• WORK TASK: Among the entries below, copy only the span from the line containing "German Chancellor Friedrich" through the line containing "Living room with". Do so exactly, and skip the pictures.

• SOURCE MATERIAL:

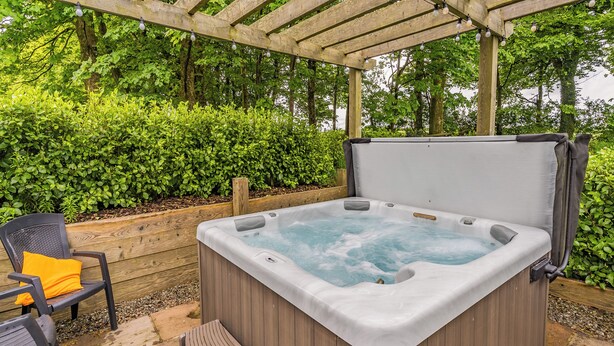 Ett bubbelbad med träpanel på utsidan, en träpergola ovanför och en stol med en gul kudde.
...
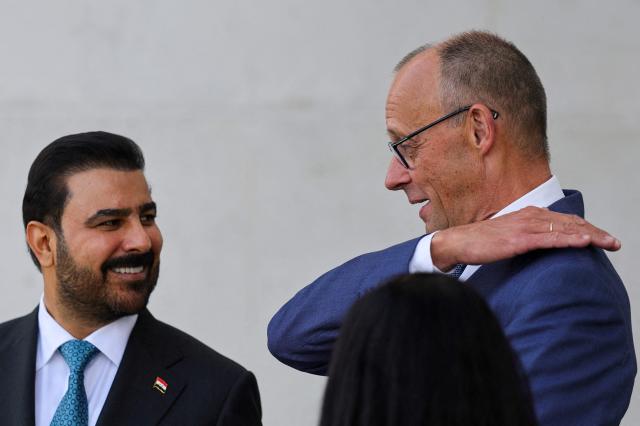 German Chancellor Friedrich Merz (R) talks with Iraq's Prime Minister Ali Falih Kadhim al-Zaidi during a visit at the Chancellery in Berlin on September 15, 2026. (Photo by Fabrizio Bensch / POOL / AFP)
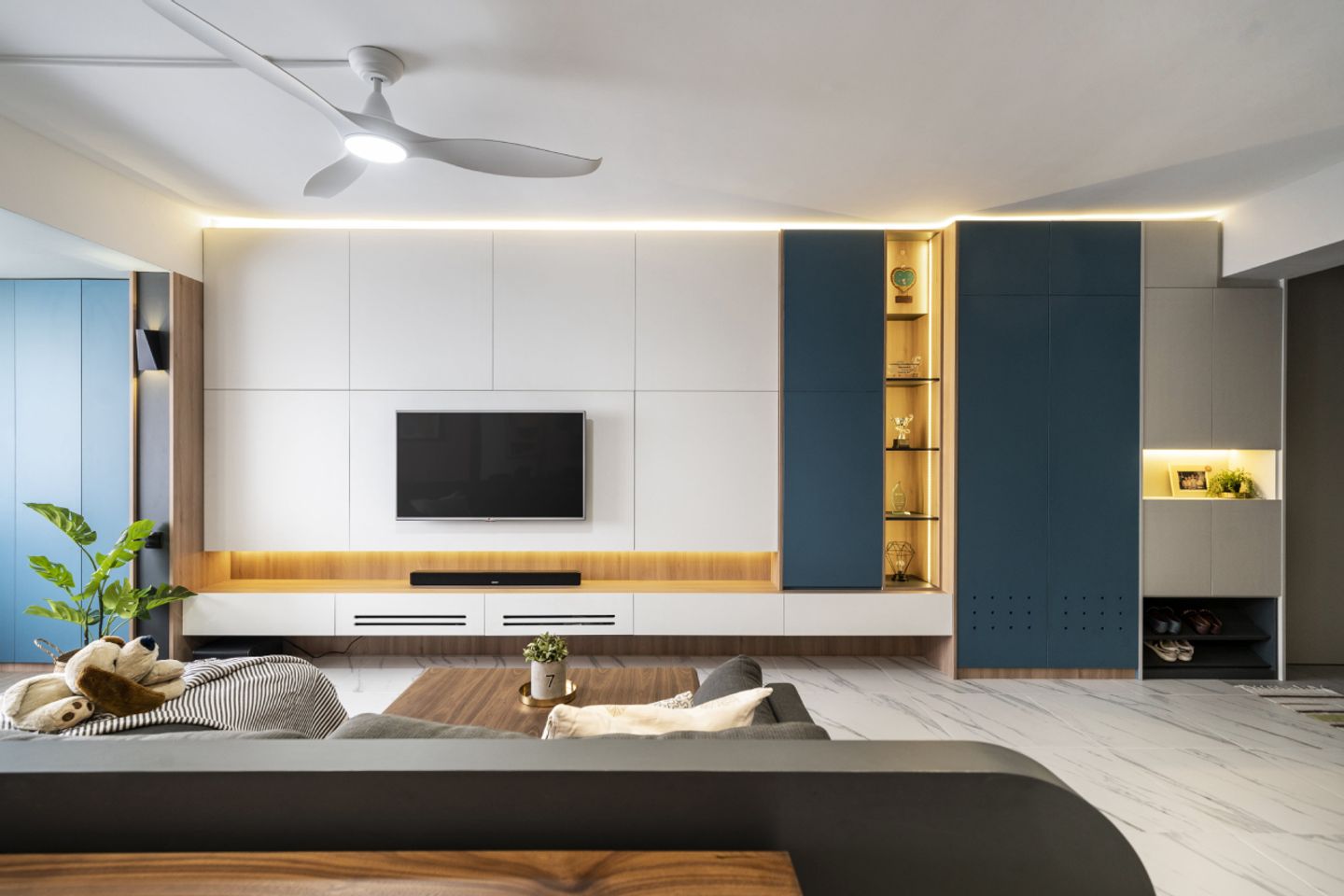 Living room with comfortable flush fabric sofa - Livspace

• RESPONSE TO THE TASK:
 German Chancellor Friedrich Merz (R) talks with Iraq's Prime Minister Ali Falih Kadhim al-Zaidi during a visit at the Chancellery in Berlin on September 15, 2026. (Photo by Fabrizio Bensch / POOL / AFP)
 Living room with comfortable flush fabric sofa - Livspace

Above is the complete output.